It came down to making available multi-lateral communications where the resources and people in struggle could meet (ie in cyberspace) and then link up practically on the ground (dissolving or comming together on the basis of the ebbs and flows of actual struggle). We concieved then of a structure based around computers and we waited for the technology to mature (we are still waiting), for the demands of this type of organisation are complex both technically and politically.

All this is probably no earthly good to you, but I do believe that the suburbs far from being a lost cause point to a form of organisation and political practice far different to the traditional type. Consider this one problem:

A worker lives 20 minutes from the workplace as do practically all those workers hence they could be spread about an enormous area and rarely see each other except at work. Which means all those conversations which lead to old style class consciousness can only take place at work breaks. Likewise dealing with a bureacratic union (whose officials tend to live in each others pocket) means that the workers are at a constant disadvantage both with the bosses and with sometimes backward unions (where they exist) themselves.

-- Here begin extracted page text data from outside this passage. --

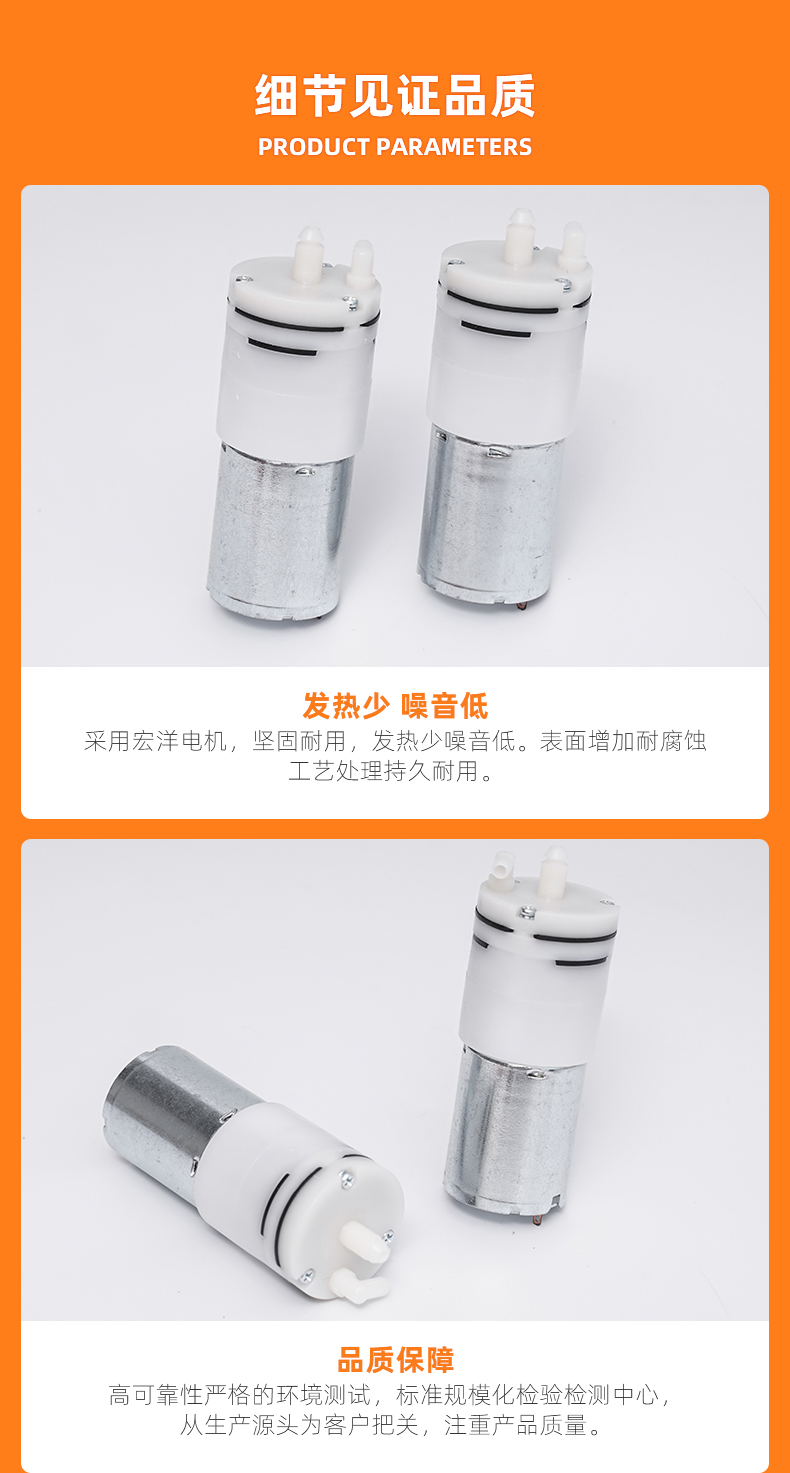 细节见证品质
PRODUCT PARAMETERS

发热少 噪音低
采用宏洋电机，坚固耐用，发热少噪音低。表面增加耐腐蚀工艺处理持久耐用。

品质保障
高可靠性严格的环境测试，标准规模化检验检测中心，从生产源头为客户把关，注重产品质量。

Even when on-site militant organisations exist in a workplace (and I have been involved in a few) the stresses of maintaining it when each meeting requires travelling back and forth for an hour, at a time determined by shift breaks does grind things down (how often I hated such meetings for robbing me of rest, especially when little happens, or most of the others don't turn up).  Technically nine tenths of such meetings are redundant, most if not all could be carried out via electronic communications, what is more the same medium might also have the needed extra resources available.

Suburban life is not conducive to traditional political organisations - but as far as I know no-one has addressed this at all.